Problem description: What you return should match the entries below exactly, only without the images.

[Records from a data source]
%%
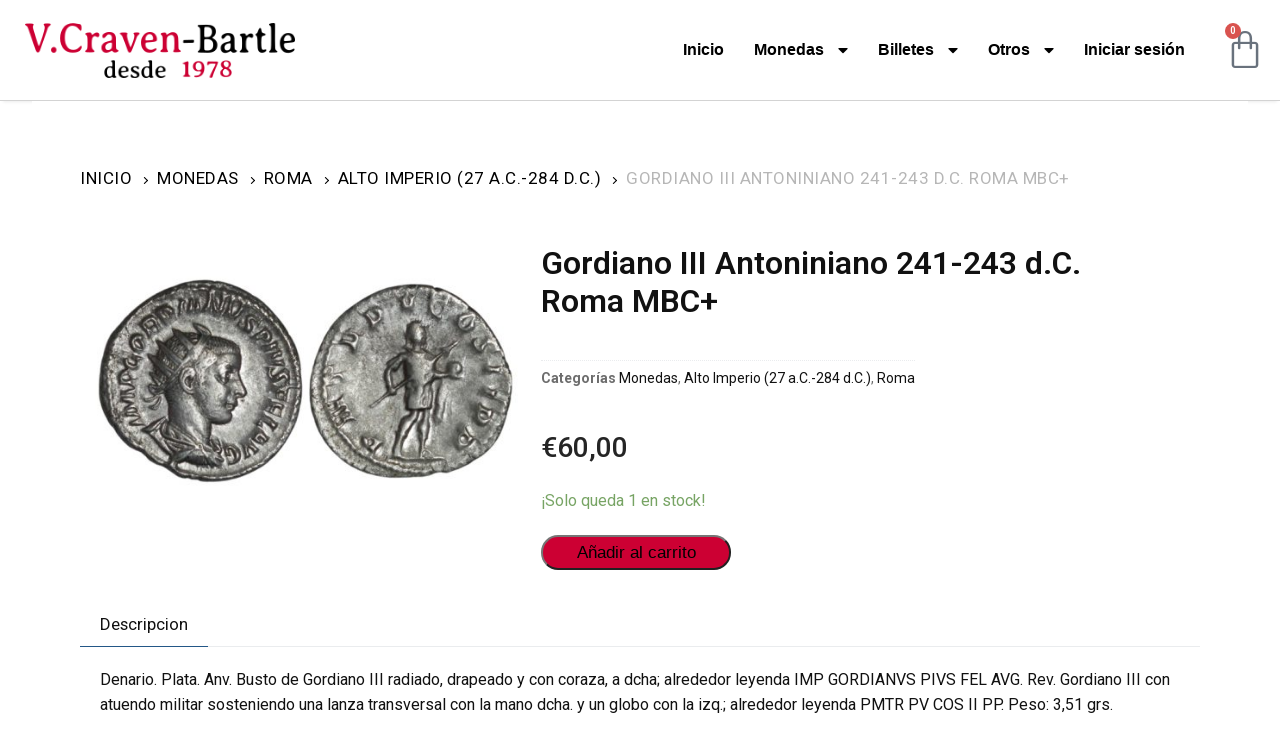

--- FILE ---
content_type: text/css
request_url: https://www.numismaticavcraven.com/wp-content/cache/wpfc-minified/zamb3sg/fjk61.css
body_size: 783
content:
.yith_magnifier_zoom_wrap {
top: 0;
position: relative;
}
.yith_magnifier_loading {
color:white;
background:#222;
padding:3px;
border:1px solid #000;
position: absolute;
text-align: center;
top: 10%;
z-index: 9999;
}
.yith_magnifier_zoom {
position: relative;
display: block;
}
.yith_magnifier_zoom img {
display: block;
}
.yith_magnifier_mousetrap {
z-index: 999;
position: absolute;
width: 0px;
height :0px;
left: 0;
top: 0;
} .ie .yith_magnifier_mousetrap {
background-image: url(//www.numismaticavcraven.com/wp-content/plugins/yith-woocommerce-zoom-magnifier/assets/css/.);
}
.yith_magnifier_lens {
display: none;
z-index:98;
position:absolute;
overflow: hidden;
border: 1px solid #ccc;
}
.yith_magnifier_lens img {
width: auto !important;
max-width: none !important;
-webkit-transition: all ease-in-out 0s !important;
-moz-transition: all ease-in-out 0s !important;
-o-transition: all ease-in-out 0s !important;
transition: all ease-in-out 0s !important;
}
.yith_magnifier_zoom_magnifier {
display:none;
position:absolute;
z-index: 99;
border:4px solid #ccc;
overflow:hidden;
}
.yith_magnifier_gallery {
list-style: none;
} .yith_magnifier_thumbnail {
margin-right: 1px;
} .woocommerce-product-gallery__image > .yith_magnifier_zoom_magnifier{
display: none !important;
}.yith_magnifier_gallery {
margin: 0;
padding: 0;
text-align: center;
}
.yith_magnifier_gallery li {
position: relative;
display: inline-block;
vertical-align: center;
top: 0;
} .yith_magnifier_gallery li a {
width: 100% !important;
display: block;
margin-top: 10px;
height: auto !important;
overflow: hidden;
} .single-product.woocommerce .thumbnails {
position: relative;
overflow: hidden;
}
.yith_slider_arrow span{
display: table-cell;
text-align: center;
vertical-align: middle;
}
.single-product.woocommerce .thumbnails #slider-prev,
.single-product.woocommerce .thumbnails #slider-next {
display: none;
cursor: pointer;
width: 25px;
height: 25px;
position: absolute;
top: 50%;
transform: translateY( -50% );
}
.single-product.woocommerce .thumbnails #slider-prev {
background-position: left center;
left: 1px;
}
.single-product.woocommerce .thumbnails #slider-next {
background-position: right center;
right: 0px;
}
.single-product.woocommerce .thumbnails:hover #slider-prev,
.single-product.woocommerce .thumbnails:hover #slider-next {
display: block !important;
}
span.onsale {
z-index: 10000
}
div.pp_woocommerce a.yith_expand { display: inline;
cursor: pointer;
font-size: 25px;
position: absolute;
text-decoration: none;
text-indent: -10000px;
z-index: 20000;
height: 25px;
width: 25px;
line-height: 1em;
}
.expand-button-hidden svg{
display: block;
padding: 2px;
}
div.pp_woocommerce span.yith_zoom_icon { display: inline;
cursor: default;
font-size: 25px;
position: absolute;
text-decoration: none;
text-indent: -10000px;
z-index: 20000;
height: 25px;
width: 25px;
line-height: 1em;
}
.zoom-button-hidden svg{
display: block;
padding: 5px;
}
.expand-button-hidden svg {
display: block;
padding: 5px;
}
.elementor-widget-wrap .yith_magnifier_zoom.woocommerce-main-image img{
width: 100%;
}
%%
Answer for this exercise:
--- FILE ---
content_type: text/css
request_url: https://www.numismaticavcraven.com/wp-content/cache/wpfc-minified/zamb3sg/fjk61.css
body_size: 783
content:
.yith_magnifier_zoom_wrap {
top: 0;
position: relative;
}
.yith_magnifier_loading {
color:white;
background:#222;
padding:3px;
border:1px solid #000;
position: absolute;
text-align: center;
top: 10%;
z-index: 9999;
}
.yith_magnifier_zoom {
position: relative;
display: block;
}
.yith_magnifier_zoom img {
display: block;
}
.yith_magnifier_mousetrap {
z-index: 999;
position: absolute;
width: 0px;
height :0px;
left: 0;
top: 0;
} .ie .yith_magnifier_mousetrap {
background-image: url(//www.numismaticavcraven.com/wp-content/plugins/yith-woocommerce-zoom-magnifier/assets/css/.);
}
.yith_magnifier_lens {
display: none;
z-index:98;
position:absolute;
overflow: hidden;
border: 1px solid #ccc;
}
.yith_magnifier_lens img {
width: auto !important;
max-width: none !important;
-webkit-transition: all ease-in-out 0s !important;
-moz-transition: all ease-in-out 0s !important;
-o-transition: all ease-in-out 0s !important;
transition: all ease-in-out 0s !important;
}
.yith_magnifier_zoom_magnifier {
display:none;
position:absolute;
z-index: 99;
border:4px solid #ccc;
overflow:hidden;
}
.yith_magnifier_gallery {
list-style: none;
} .yith_magnifier_thumbnail {
margin-right: 1px;
} .woocommerce-product-gallery__image > .yith_magnifier_zoom_magnifier{
display: none !important;
}.yith_magnifier_gallery {
margin: 0;
padding: 0;
text-align: center;
}
.yith_magnifier_gallery li {
position: relative;
display: inline-block;
vertical-align: center;
top: 0;
} .yith_magnifier_gallery li a {
width: 100% !important;
display: block;
margin-top: 10px;
height: auto !important;
overflow: hidden;
} .single-product.woocommerce .thumbnails {
position: relative;
overflow: hidden;
}
.yith_slider_arrow span{
display: table-cell;
text-align: center;
vertical-align: middle;
}
.single-product.woocommerce .thumbnails #slider-prev,
.single-product.woocommerce .thumbnails #slider-next {
display: none;
cursor: pointer;
width: 25px;
height: 25px;
position: absolute;
top: 50%;
transform: translateY( -50% );
}
.single-product.woocommerce .thumbnails #slider-prev {
background-position: left center;
left: 1px;
}
.single-product.woocommerce .thumbnails #slider-next {
background-position: right center;
right: 0px;
}
.single-product.woocommerce .thumbnails:hover #slider-prev,
.single-product.woocommerce .thumbnails:hover #slider-next {
display: block !important;
}
span.onsale {
z-index: 10000
}
div.pp_woocommerce a.yith_expand { display: inline;
cursor: pointer;
font-size: 25px;
position: absolute;
text-decoration: none;
text-indent: -10000px;
z-index: 20000;
height: 25px;
width: 25px;
line-height: 1em;
}
.expand-button-hidden svg{
display: block;
padding: 2px;
}
div.pp_woocommerce span.yith_zoom_icon { display: inline;
cursor: default;
font-size: 25px;
position: absolute;
text-decoration: none;
text-indent: -10000px;
z-index: 20000;
height: 25px;
width: 25px;
line-height: 1em;
}
.zoom-button-hidden svg{
display: block;
padding: 5px;
}
.expand-button-hidden svg {
display: block;
padding: 5px;
}
.elementor-widget-wrap .yith_magnifier_zoom.woocommerce-main-image img{
width: 100%;
}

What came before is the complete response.